» Instructions for the task
Any picture in the listing is left out of the copy; all else is duplicated exactly.
=== Begin Enclosure ===
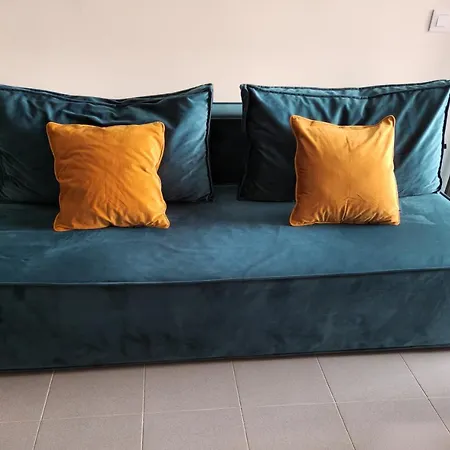 Moderno Colon Con Vistas Al Mar Apartmán *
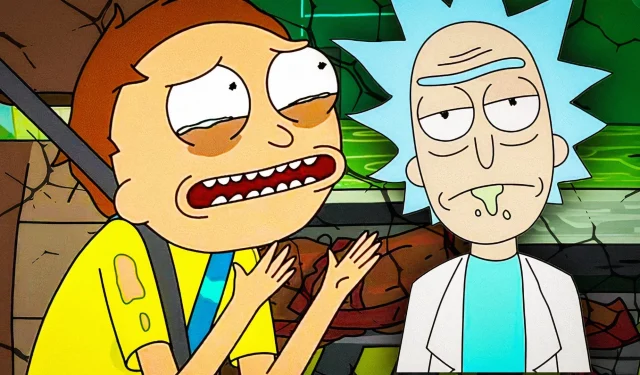 Rick e Morty enfraquecem mensagem de episódio importante apenas 4 anos depois: o que esperar da 8ª temporada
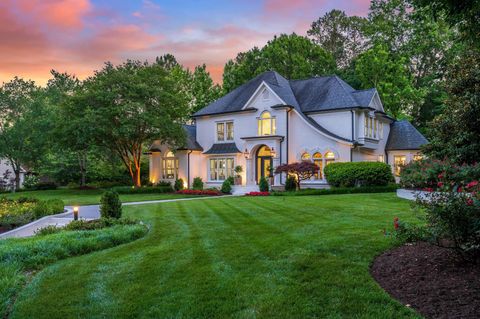 3000 Princeton Hill Drive NW Cleveland TN 37312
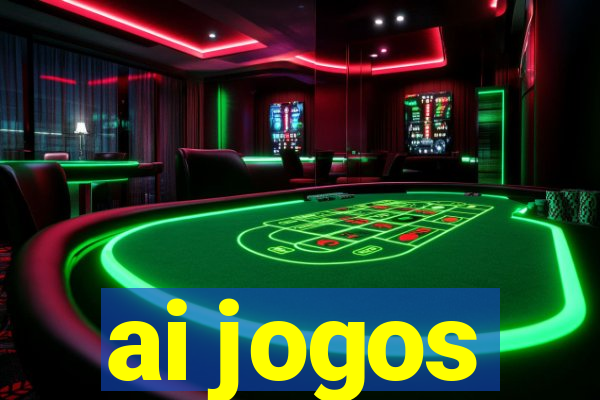 ai jogos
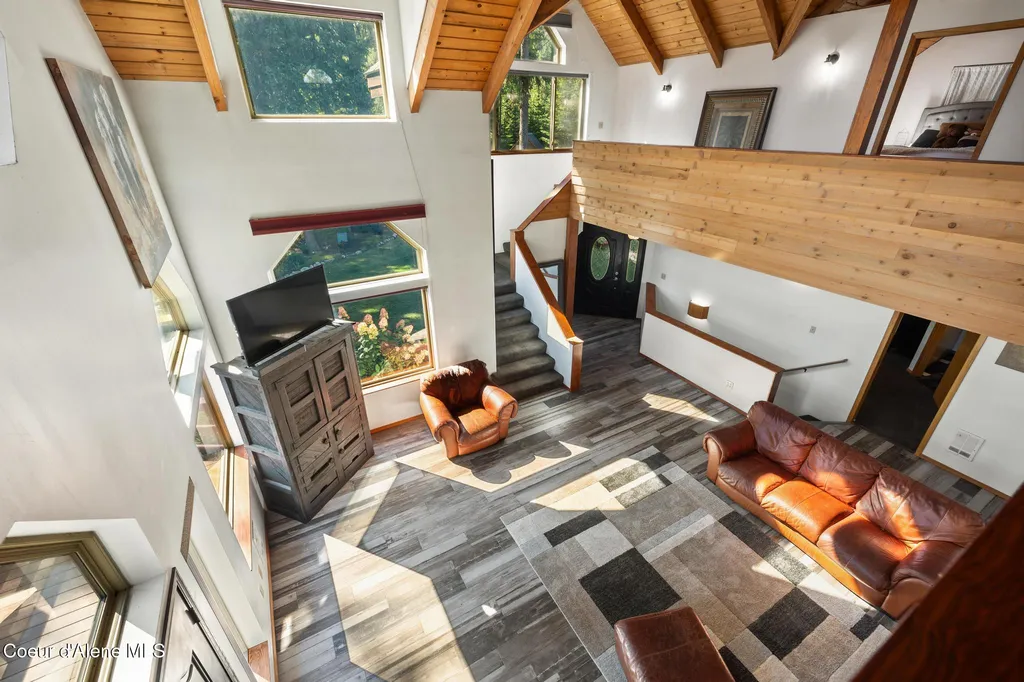 299 Oak Terrace Creek Cocolalla ID 83813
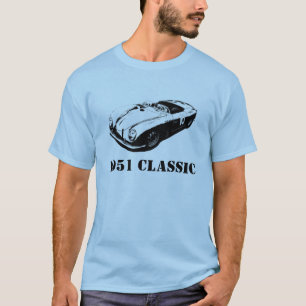 1951 Idrottskorridorer T Shirt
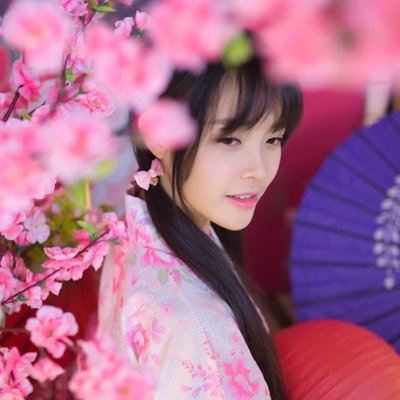 DoanhChan's profile picture. chan charmaine doanh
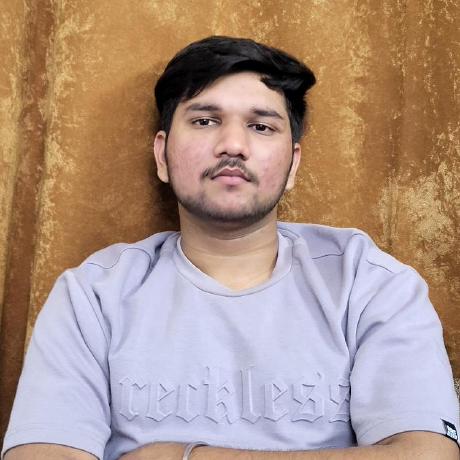 Hrg Official Harshraj G Github - Modern Light Illustration - Ultra HD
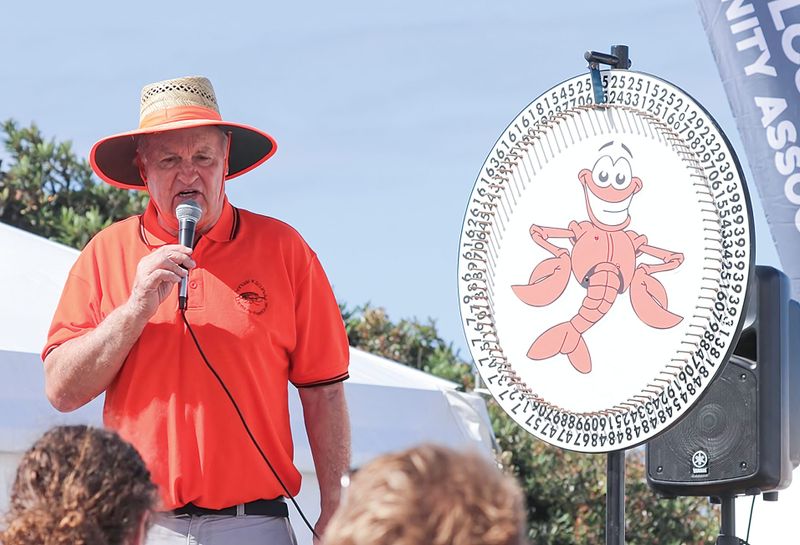 Kilcunda Lobster Festival celebrates 40 years post image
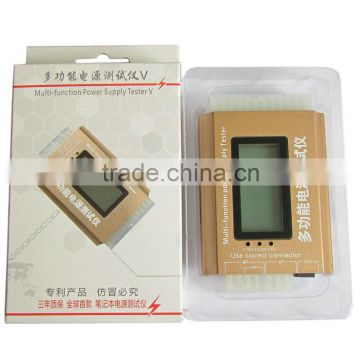 Shenzhen Wholesales Multi-function Power Supply Tester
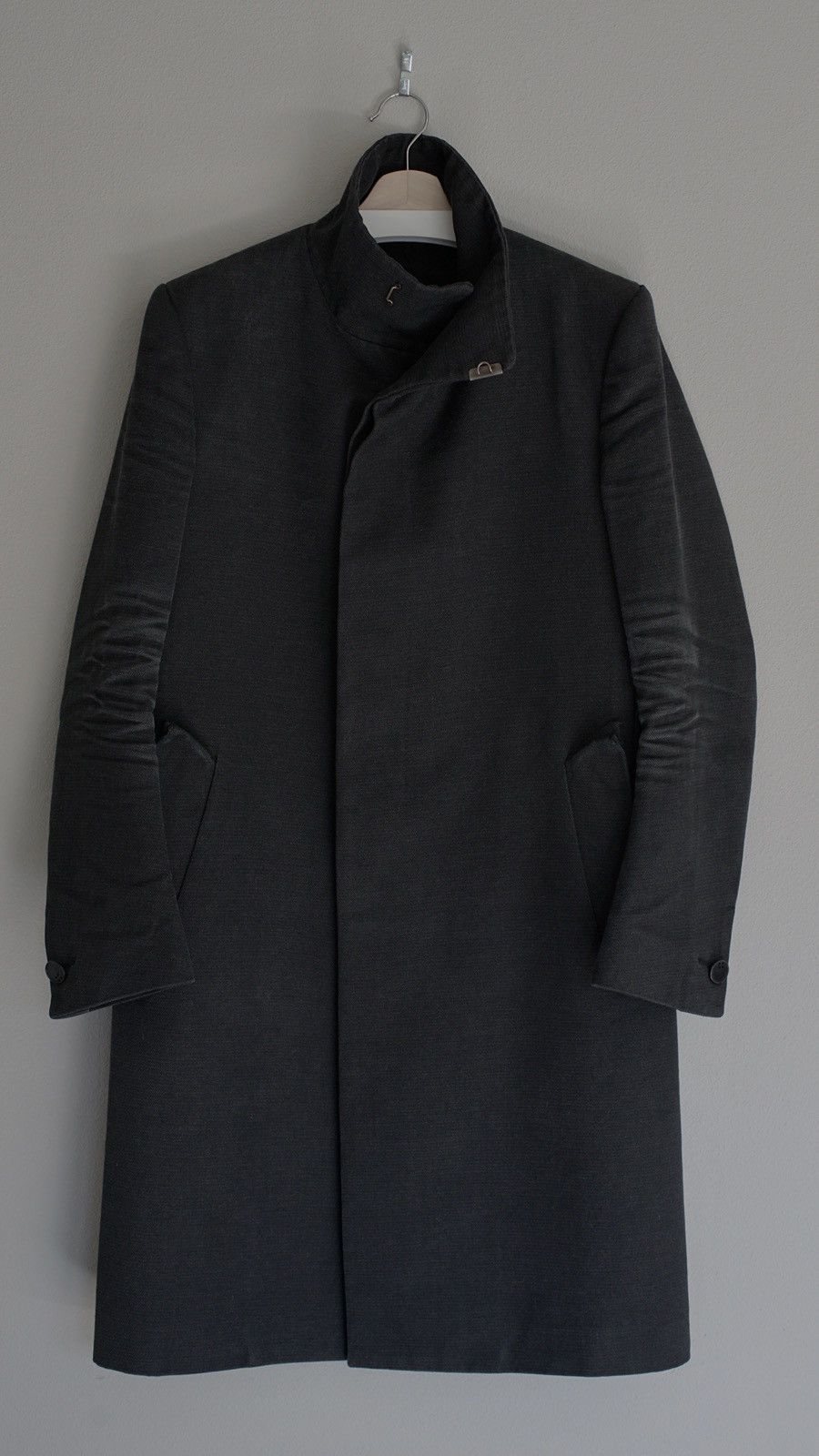 Carol Christian Poell Carol Christian Poell OM/2340L ROR-EDGE10 Size US M / EU 48-50 / 2 - 5 Thumbnail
=== End Enclosure ===
» Result of this exercise
 Moderno Colon Con Vistas Al Mar Apartmán *
 Rick e Morty enfraquecem mensagem de episódio importante apenas 4 anos depois: o que esperar da 8ª temporada
 3000 Princeton Hill Drive NW Cleveland TN 37312
 ai jogos
 299 Oak Terrace Creek Cocolalla ID 83813
 1951 Idrottskorridorer T Shirt
 DoanhChan's profile picture. chan charmaine doanh
 Hrg Official Harshraj G Github - Modern Light Illustration - Ultra HD
 Kilcunda Lobster Festival celebrates 40 years post image
 Shenzhen Wholesales Multi-function Power Supply Tester
 Carol Christian Poell Carol Christian Poell OM/2340L ROR-EDGE10 Size US M / EU 48-50 / 2 - 5 Thumbnail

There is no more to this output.